Chapter 5 Cross-Validation

In creating statistical models, it is important to evaluate the performance of your model when deployed on new data.

Definition 5.1 Cross-validation is a statistical technique used to assess the performance and generalizability of a predictive model. It involves partitioning the dataset into multiple subsets, training the model on some of these subsets, and validating it on the remaining ones.

The goal is to evaluate how well the model will perform on unseen data and to reduce the risk of overfitting.

In this section, we will discuss some cross-validation methods to assess how good the model is in predicting a set of new observations.

There will be three cross-validation methods that will be discussed here:

Validation Set Approach
Leave-One-Out Cross-Validation (LOOCV)
K-Fold Cross-Validation

All of these approaches involve calculating some evaluation metrics or cross-validation estimate. For an overview, here are some of them:

Regression

Let $y_i$ be the actual observed value and let $\hat{y}_i$ be the predicted value computed using $\hat{f}(\text{x}_i)$ . The following are possible evaluation metrics in regression. Lower values are better.

$MSE = \frac{1}{n}\sum_{i=1}^n(y_i-\hat{y}_i)^2$
$RMSE= \sqrt{\frac{1}{n}\sum_{i=1}^n(y_i-\hat{y}_i)^2}$
$MAE=\frac{1}{n}\sum_{i=1}^n|y_i-\hat{y}_i|$
$BIAS=\frac{1}{n}\sum_{i=1}^n(y_i-\hat{y}_i)$

Classification

Suppose we are classifying $y$ into two values (positive or negative). After modelling and predicting the classification of $y$ , we have the following confusion matrix.

	Predicted Positive	Predicted Negative
Actual Positive	$TP$	$FN$
Actual Negative	$FP$	$TN$

The following are some evaluation metrics for a binary classification problem. Higher values are better.

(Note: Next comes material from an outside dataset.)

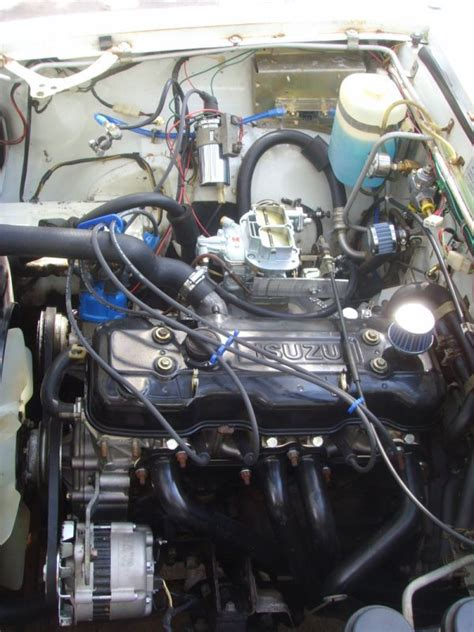 how do cars engines work 1979 chevrolet luv instrument cluster isuzu luv engine chevy luv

Accuracy: $\frac{TP+TN}{TP + TN+FP+FN}$
Precision (Positive Predictive Value): $\frac{TP}{TP+FP}$
Recall (Sensitivity or True Positive Rate): $\frac{TP}{TP + FN}$
Specificity (True Negative Rate): $\frac{TN}{TN+FP}$
F1 Score: $2\cdot\frac{Precision\cdot Recall}{Precision + Recall}$

The choice of an evaluation metric will be based on the context of your data. All of these have functions in the Metrics package.

library(Metrics)

In this Chapter, we will focus on cross-validation of models that predict numeric variables, specifically with applications on multiple linear regression only.

Validation Set Approach

The train-and-test-set validation, or simply validation set approach, is a a very simple strategy for cross-validation.

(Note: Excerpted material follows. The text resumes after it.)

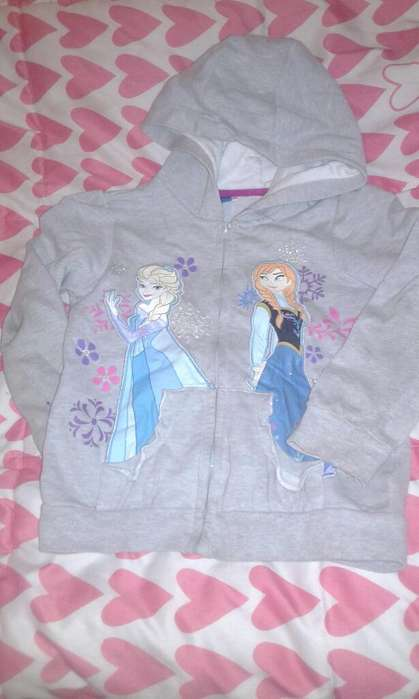 Campera de Princesas Disney 8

The idea is to randomly split the set of observations into two parts, a training set and a test set (also called validation set, or hold-out set).

The model is fit on the training set, and the fitted model is used to predict the responses for the observations in the test set.

It is common to split the dataframe to 70-30: 70% of the dataset will be used for training the model, and the rest will be used for testing the model.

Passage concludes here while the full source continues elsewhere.